# Washing Baby Beast coils



## blujeenz

This is mostly to answer @Friks question in the chat bar, it holds good for all commercial coils though, not just the baby beast ones.

Can you rinse a coil? 
Yes, but Id be surprised if it lasted for more than 10 puffs.
After a rinse which only dilutes unheated ejuice, you'd still have all the crusty buildup on the coil and particle matter lodged inside the cotton,
Then you'd try alcohol and while it might last 2 or 3 puffs longer, still no good as a coil saving exercise.
Now you might brainwave an ultrasonic cleaner to do the job and after some experiments, still not right.
Possibly even blasting liquid propane from one of those blowtorch cartridge thingies, through the coil, somewhere inbetween.

At this point you try the old dismantle and rewick the coil trick, after all if it was handbuilt in the factory, it shouldnt be too hard.
After fiddling for an hour, you eventually manage to get it all back together again, if it doesnt dry hit after the 2nd toot, chances are its flooded and gurgling before the 1st.
At this point you realize that getting the original cotton porosity and density correct might be a little more tricky than originally surmised.
So you hoes* for the RBA for Baby Beast and start wicking and building your own coils.
Somewhere, on a forum perhaps , you hear of a RTA thats very easy to build on and figure with all the hassle of fiddling on the tiny BabyBeast RBA it might be time to stick the hand in the pocket again for a proper RTA.

Welcome to the rabbithole, its a slippery slope, but at least its clean from all the various solvents you've managed to acquire.

ps anyone looking for an ultrasonic cleaner? 

kidding its not for sale. 

*hoes as in cough up

Reactions: Like 3 | Winner 2 | Funny 3


----------



## JsPLAYn

I've rinsed many diferent types of coils before from ijust2 to aspire cleito and some more.. 

IT JUST DOESN'T TASTE THE SAME 

I had to try to be convinced as there are so many you tube threads showing you how and yes they look brand new after a wash and dry.. but what they dnt tell u on the you tube vids is how k*k it tastes afterwards lol

Baby beast coils are duur.. so I dnt blame the guy for asking lol coz after buying 4 coils which only last a week or so.. that's a whole new tanks money

Reactions: Agree 2


----------



## ivc_mixer

You guys just saved me R700... I was about to buy a UC this weekend to clean my Cleito 120 coils as, not just are they expensive, but it seems a lot of people like using them so they're scarce too (well, when I want to buy them that is)...

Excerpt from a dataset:
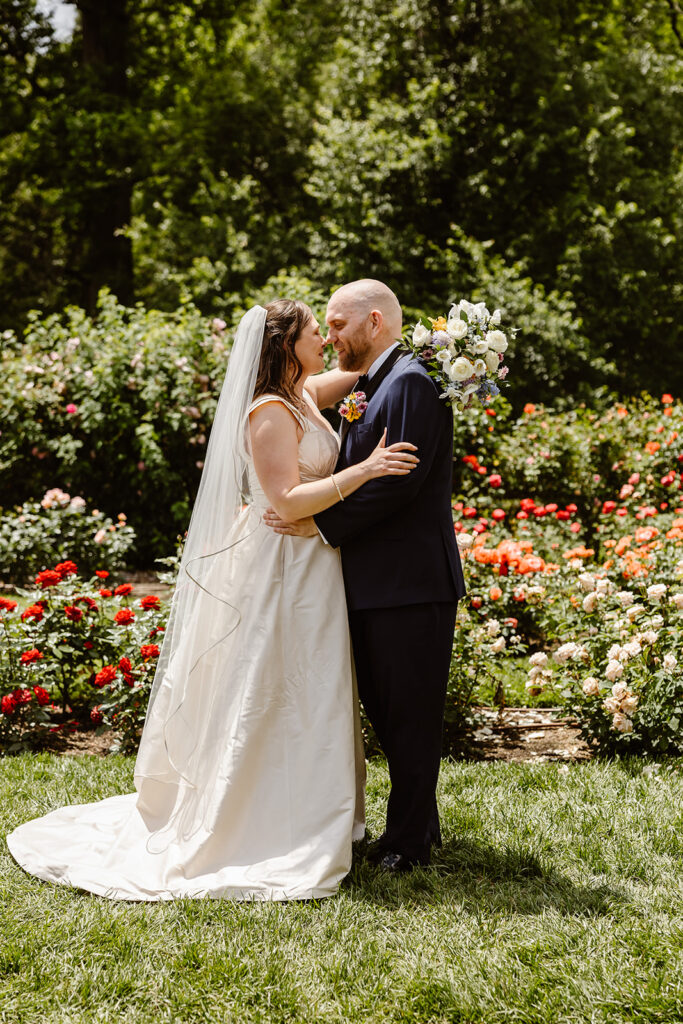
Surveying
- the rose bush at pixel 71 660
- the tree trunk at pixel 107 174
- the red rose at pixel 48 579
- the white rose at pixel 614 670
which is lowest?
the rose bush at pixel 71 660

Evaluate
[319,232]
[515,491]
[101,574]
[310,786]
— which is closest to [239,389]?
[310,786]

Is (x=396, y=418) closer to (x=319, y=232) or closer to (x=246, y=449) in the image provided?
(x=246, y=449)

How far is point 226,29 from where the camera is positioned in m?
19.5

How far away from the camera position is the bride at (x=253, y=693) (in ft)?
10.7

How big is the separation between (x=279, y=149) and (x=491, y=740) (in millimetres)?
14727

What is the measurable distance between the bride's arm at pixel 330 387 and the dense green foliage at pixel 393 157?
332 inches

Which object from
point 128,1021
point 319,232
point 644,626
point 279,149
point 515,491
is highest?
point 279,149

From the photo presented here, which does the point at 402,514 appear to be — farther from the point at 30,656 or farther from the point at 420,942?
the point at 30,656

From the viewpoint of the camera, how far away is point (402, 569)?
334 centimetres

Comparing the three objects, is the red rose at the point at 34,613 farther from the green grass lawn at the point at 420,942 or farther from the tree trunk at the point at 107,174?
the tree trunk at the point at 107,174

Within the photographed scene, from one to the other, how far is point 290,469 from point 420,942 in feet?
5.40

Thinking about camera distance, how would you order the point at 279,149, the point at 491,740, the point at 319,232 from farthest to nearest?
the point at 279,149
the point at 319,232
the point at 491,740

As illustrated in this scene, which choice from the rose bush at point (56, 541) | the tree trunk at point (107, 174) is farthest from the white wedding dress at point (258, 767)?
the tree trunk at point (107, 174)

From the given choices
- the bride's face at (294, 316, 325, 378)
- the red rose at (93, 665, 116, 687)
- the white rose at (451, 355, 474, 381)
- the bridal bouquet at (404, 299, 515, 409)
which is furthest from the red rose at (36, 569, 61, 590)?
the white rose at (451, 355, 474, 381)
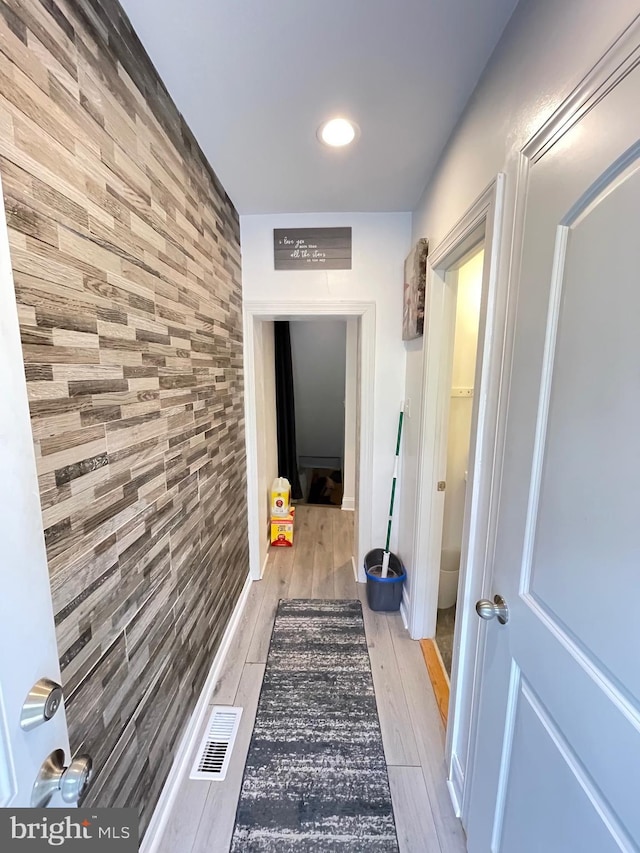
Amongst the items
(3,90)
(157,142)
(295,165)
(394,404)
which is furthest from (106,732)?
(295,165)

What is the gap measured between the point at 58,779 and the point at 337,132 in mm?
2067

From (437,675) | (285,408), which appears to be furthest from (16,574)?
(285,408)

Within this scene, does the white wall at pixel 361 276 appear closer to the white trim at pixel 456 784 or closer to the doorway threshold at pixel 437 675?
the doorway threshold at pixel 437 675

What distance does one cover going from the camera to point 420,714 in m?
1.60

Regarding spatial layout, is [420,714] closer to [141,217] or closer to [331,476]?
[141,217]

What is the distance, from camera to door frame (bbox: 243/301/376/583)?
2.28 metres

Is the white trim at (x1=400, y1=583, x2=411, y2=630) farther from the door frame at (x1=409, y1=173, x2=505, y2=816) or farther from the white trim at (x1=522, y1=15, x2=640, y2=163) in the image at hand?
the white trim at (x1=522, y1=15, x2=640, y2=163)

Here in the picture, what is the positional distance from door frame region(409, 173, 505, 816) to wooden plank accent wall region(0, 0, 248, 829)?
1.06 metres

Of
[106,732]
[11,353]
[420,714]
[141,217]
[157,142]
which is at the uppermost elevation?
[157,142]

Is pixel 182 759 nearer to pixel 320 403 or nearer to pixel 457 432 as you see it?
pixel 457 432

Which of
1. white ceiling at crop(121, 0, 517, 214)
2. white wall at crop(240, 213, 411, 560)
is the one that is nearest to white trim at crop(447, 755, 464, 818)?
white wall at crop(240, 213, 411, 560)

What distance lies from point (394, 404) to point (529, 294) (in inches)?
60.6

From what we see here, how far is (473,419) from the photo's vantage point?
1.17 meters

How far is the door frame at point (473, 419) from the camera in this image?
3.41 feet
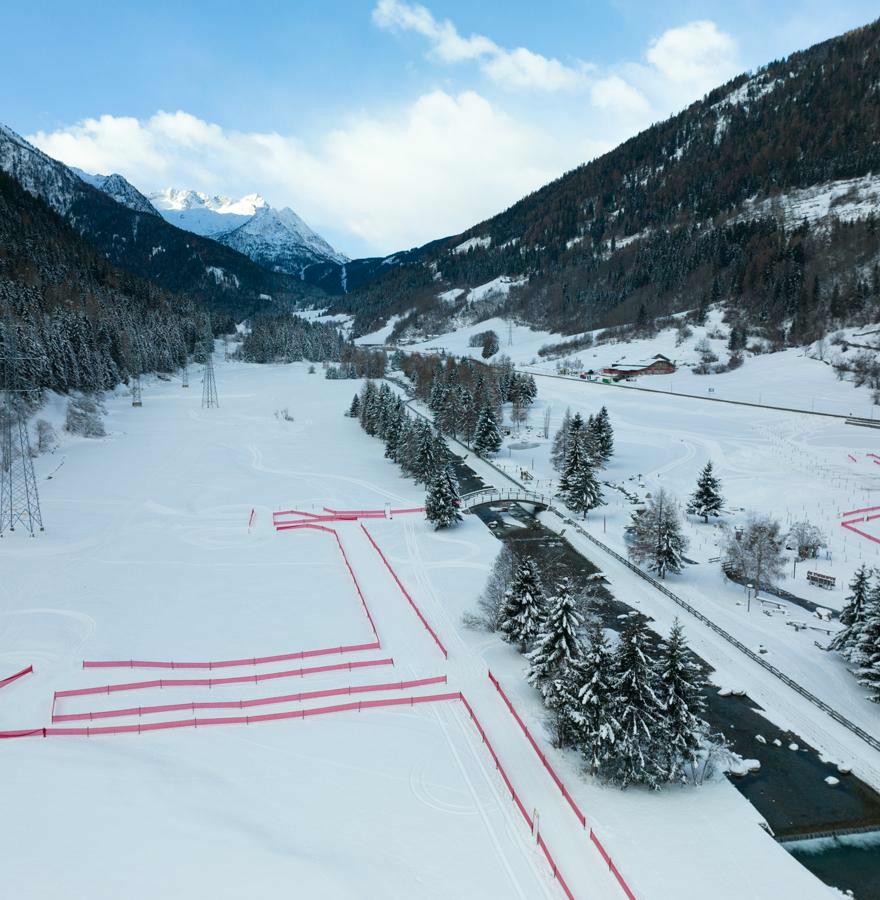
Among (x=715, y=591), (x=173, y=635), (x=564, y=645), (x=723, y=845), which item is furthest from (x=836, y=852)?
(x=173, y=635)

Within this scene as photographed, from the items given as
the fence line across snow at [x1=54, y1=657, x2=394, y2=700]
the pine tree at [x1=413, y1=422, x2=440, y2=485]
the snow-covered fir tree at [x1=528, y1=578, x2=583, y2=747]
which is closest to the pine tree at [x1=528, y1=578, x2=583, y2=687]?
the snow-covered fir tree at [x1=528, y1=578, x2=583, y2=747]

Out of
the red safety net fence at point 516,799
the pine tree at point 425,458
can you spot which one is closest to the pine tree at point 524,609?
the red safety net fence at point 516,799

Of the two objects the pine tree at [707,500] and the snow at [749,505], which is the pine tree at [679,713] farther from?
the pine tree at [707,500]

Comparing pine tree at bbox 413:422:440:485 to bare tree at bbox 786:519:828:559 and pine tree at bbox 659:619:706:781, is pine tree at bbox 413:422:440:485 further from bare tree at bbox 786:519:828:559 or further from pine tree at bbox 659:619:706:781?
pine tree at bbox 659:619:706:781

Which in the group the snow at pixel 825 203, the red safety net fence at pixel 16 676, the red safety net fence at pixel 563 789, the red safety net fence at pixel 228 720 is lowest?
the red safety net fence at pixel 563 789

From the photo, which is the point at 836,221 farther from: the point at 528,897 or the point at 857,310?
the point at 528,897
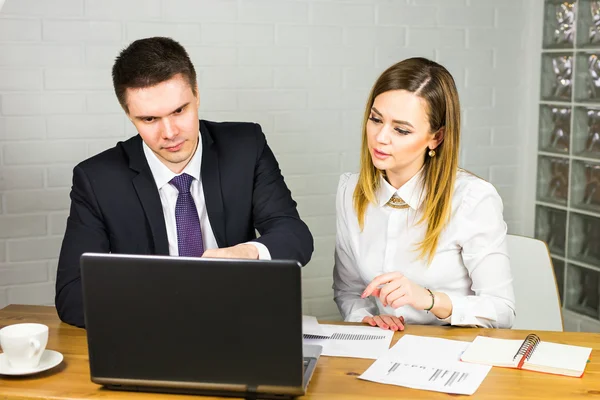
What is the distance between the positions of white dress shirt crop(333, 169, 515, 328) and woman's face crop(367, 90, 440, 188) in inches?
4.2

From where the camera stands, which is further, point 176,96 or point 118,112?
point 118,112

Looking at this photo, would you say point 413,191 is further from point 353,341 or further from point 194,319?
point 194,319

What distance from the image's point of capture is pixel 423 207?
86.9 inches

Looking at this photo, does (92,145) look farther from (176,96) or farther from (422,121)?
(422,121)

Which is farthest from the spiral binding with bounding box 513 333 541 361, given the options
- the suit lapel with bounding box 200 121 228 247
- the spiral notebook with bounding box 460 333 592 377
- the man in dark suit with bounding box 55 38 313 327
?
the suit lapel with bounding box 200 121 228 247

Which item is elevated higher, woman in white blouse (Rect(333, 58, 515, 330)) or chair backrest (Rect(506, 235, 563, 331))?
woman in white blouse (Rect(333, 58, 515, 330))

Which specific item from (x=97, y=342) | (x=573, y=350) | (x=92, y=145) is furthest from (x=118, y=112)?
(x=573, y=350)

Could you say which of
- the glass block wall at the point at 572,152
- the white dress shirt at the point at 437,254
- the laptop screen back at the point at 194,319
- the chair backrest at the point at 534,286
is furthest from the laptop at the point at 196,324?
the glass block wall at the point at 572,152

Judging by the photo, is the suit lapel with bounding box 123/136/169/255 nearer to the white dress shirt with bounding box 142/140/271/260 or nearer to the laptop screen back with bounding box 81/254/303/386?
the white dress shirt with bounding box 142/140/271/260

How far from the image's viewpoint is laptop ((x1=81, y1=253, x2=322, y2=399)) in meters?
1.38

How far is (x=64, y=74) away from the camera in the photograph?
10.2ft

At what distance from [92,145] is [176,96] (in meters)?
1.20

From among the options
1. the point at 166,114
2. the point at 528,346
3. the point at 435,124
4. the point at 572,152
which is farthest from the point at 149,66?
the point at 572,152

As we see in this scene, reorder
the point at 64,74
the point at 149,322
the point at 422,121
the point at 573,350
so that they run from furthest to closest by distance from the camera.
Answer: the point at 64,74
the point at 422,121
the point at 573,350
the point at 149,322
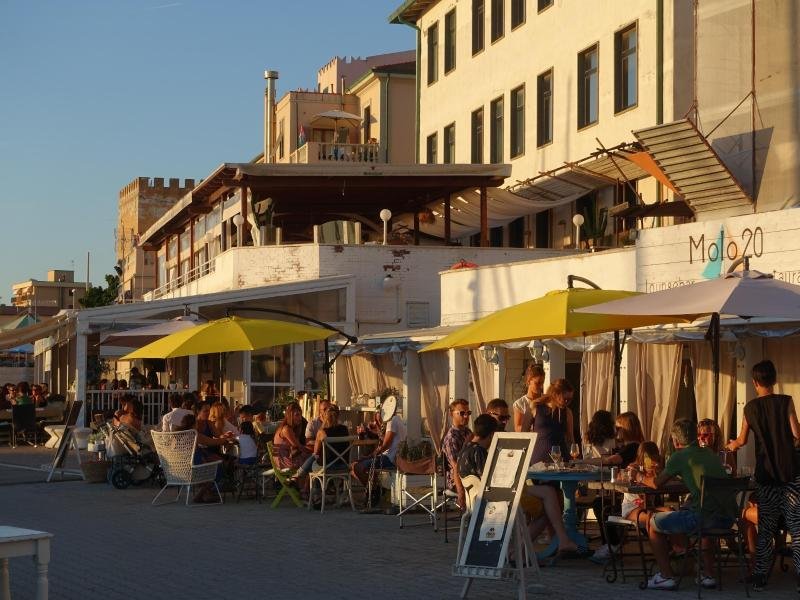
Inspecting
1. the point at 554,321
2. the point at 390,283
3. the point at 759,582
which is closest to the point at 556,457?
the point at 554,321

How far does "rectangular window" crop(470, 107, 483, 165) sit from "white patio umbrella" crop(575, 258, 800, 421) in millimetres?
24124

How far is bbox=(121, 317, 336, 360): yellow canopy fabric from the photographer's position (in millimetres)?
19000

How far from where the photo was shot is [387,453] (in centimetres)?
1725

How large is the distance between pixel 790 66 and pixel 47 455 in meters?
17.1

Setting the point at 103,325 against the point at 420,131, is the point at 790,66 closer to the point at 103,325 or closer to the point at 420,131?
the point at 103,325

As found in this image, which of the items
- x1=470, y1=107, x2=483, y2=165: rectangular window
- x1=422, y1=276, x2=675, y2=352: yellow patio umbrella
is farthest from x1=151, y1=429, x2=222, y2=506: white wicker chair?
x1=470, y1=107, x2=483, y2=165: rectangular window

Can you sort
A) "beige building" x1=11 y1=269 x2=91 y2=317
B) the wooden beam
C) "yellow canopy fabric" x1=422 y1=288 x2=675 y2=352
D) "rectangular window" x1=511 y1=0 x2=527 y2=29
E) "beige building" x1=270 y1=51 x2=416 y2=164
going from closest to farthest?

Given problem:
Answer these questions about the thread on washing Baby Beast coils:
1. In the opening post, what is the most number of puffs the writer would expect a rinsed coil to last?
2. According to JsPLAYn, how long do the four Baby Beast coils bought last?
3. Which coils was ivc_mixer planning to clean with an ultrasonic cleaner?

Task answer:
1. About 10 puffs; the writer would be surprised if it lasted longer.
2. A week or so.
3. Cleito 120 coils.